═══ Text

Entertainment expenses for 1953 are entered in the partnership's promotion and entertainment account. This account shows that 11 checks aggregating $3,131 were issued to C. M. Surber during the year and charged to the account. The account also shows that 2,045 packages of cigarettes were distributed for good-will purposes and charged to the account. The amount charged to entertainment is about one-half of one percent of the partnership's gross receipts.
Surber, managing partner during 1953, 1954, and 1955, and*130 Shima, who became the manager in 1956, testified to the necessity for entertainment and promotional expenditures in connection with the partnership business. The manager was responsible for promoting the business, obtaining locations, and keeping the customers satisfied. This involved buying drinks at night clubs and bars, free cartons of cigarettes to bartenders, taking them out to dinner, and other types of expenses used in promoting a public business. Considering the nature of the business, some expenditures for promotion and entertainment would be ordinary and necessary.
Surber recalled that he and Bromley discussed the tax return with their accountant but he had no recollection whether entertainment expenses was one of the items considered. Later a new accounting firm for the partnership, prepared an amended return for 1953 which was signed by Surber and filed on or about August 27, 1955. The amended return made no change in the deduction for entertainment.

══════
═══ Extracted entries

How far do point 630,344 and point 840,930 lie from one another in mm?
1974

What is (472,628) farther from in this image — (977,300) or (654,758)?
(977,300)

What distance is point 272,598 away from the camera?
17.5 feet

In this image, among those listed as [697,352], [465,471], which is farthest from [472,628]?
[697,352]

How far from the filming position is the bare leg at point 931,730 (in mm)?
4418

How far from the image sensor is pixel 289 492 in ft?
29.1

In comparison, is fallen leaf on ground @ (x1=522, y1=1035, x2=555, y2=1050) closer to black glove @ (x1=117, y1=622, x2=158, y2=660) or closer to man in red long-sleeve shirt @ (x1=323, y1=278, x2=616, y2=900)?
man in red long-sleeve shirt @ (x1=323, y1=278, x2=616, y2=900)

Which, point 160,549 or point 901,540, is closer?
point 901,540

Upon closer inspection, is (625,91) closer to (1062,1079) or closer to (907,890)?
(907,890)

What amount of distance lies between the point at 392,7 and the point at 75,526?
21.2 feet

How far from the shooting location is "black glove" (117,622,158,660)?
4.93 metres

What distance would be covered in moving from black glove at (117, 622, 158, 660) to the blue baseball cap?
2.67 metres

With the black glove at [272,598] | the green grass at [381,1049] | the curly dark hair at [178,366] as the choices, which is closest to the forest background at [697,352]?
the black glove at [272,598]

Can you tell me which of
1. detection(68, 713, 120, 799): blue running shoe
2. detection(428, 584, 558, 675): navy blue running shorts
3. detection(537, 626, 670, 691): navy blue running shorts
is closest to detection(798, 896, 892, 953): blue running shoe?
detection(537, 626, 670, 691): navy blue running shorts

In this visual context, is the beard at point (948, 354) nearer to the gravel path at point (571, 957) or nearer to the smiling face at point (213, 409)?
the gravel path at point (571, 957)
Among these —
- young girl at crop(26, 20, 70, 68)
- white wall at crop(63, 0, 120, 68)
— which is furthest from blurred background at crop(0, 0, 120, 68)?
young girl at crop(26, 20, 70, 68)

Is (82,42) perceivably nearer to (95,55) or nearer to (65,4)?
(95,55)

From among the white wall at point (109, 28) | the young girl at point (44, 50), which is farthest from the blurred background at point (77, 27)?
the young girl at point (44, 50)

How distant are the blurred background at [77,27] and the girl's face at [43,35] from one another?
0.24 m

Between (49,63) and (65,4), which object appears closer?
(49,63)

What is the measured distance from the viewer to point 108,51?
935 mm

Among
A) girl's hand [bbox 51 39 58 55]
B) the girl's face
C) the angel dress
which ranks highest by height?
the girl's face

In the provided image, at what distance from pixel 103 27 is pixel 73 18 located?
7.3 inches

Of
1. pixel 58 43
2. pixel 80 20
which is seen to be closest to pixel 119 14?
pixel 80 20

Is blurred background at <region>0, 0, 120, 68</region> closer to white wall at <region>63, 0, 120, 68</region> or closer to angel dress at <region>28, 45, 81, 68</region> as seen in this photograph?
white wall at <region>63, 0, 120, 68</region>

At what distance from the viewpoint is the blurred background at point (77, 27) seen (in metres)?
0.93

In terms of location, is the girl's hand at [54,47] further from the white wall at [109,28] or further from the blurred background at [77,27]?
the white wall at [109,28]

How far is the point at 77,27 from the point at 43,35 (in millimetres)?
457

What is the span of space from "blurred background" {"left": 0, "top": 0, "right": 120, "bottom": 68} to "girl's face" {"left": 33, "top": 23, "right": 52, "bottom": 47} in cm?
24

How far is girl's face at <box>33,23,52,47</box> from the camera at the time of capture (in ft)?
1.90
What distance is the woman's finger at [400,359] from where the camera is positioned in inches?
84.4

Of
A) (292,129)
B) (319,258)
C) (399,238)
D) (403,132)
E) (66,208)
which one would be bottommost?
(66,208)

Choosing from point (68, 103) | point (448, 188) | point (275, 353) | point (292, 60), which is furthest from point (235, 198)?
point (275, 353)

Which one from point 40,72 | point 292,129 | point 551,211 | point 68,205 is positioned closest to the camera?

══════

→ Required work:
(a) In the text on the partnership's 1953 entertainment expenses, how many packages of cigarettes were distributed for good-will purposes and charged to the promotion and entertainment account?
(b) Write out the passage of the text on the partnership's entertainment expenses, starting with "Surber, managing partner" and going on through "ordinary and necessary.".
(c) Extend the text on the partnership's entertainment expenses, picking up after its final sentence.

→ Outputs for the tasks:
(a) 2,045 packages.

(b)
Surber, managing partner during 1953, 1954, and 1955, and*130 Shima, who became the manager in 1956, testified to the necessity for entertainment and promotional expenditures in connection with the partnership business. The manager was responsible for promoting the business, obtaining locations, and keeping the customers satisfied. This involved buying drinks at night clubs and bars, free cartons of cigarettes to bartenders, taking them out to dinner, and other types of expenses used in promoting a public business. Considering the nature of the business, some expenditures for promotion and entertainment would be ordinary and necessary.

(c)
At the hearing Surber testified that some time during December 1955 he went to the Honolulu offices of the Internal Revenue Service, and, among other things, informed them that Bromley had required him to divide the entertainment*131 and promotional checks among the partners. He related how he had drawn the partnership expense checks to himself, cashed them, and then handed the other partners' share over to Bromley, usually, or Humpert, or Bromberg. Humpert emphatically denied that he had ever received any entertainment expense money from Surber. He testified that the latter was mentally sick, and had attempted to extort money from him and Bromley by the use of recording tapes and threats to inform on them to revenue officials.
The credibility of Surber is material to the issue. When he signed the 1953 amended partnership return in August 1955, Surber declared thereby that the $3,802.48 deduction for entertainment expense was true and correct. By December 1955 he was informing the internal revenue officials that the partners had fraudulently split the checks for entertainment expenses equally between them. At the trial, he reaffirmed his statement to the revenue officials but insisted that all of his portion of the expense checks (1/4) was spent for entertainment and promotion of the business, but he did not know of any entertainment or promotional expenses by his partners except on rare occasions when officials*132 of some tobacco company were in Honolulu.
The record, contradictory as it is in some particulars, establishes the fact that the partnership had some entertainment and promotional expenses. We cannot, however, find any proof that justifies the deduction of $2,348.25 of the total amount claimed. This represents the portion of the total checks that Surber testified he turned over to the other partners. Accordingly, we approve respondent's disallowance of $2,348.25 of the entertainment deduction for 1953, and disapprove his disallowance of $1,454.23.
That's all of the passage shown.